* _TASK DETAILS_:
Everything from the line containing "Jak pomóc kukurydzy?" through the final line of the listing below should be given again, word for word, and nothing else.

──────

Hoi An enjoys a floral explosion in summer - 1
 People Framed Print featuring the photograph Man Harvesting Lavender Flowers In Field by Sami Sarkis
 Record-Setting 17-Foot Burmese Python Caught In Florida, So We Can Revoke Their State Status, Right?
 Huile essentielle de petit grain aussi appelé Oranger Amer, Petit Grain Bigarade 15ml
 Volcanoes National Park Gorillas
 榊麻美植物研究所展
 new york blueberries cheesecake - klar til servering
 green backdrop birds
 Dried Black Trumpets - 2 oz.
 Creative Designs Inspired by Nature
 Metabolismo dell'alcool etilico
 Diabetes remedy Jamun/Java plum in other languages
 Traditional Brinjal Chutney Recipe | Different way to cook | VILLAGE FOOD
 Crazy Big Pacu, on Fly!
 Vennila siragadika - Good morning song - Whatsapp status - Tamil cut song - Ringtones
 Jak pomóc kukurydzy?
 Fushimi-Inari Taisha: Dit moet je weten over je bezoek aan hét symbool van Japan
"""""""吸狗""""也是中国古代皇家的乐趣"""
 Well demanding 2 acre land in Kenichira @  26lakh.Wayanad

──────

* _ANSWER FOR THIS EXERCISE_:
 Jak pomóc kukurydzy?
 Fushimi-Inari Taisha: Dit moet je weten over je bezoek aan hét symbool van Japan
"""""""吸狗""""也是中国古代皇家的乐趣"""
 Well demanding 2 acre land in Kenichira @  26lakh.Wayanad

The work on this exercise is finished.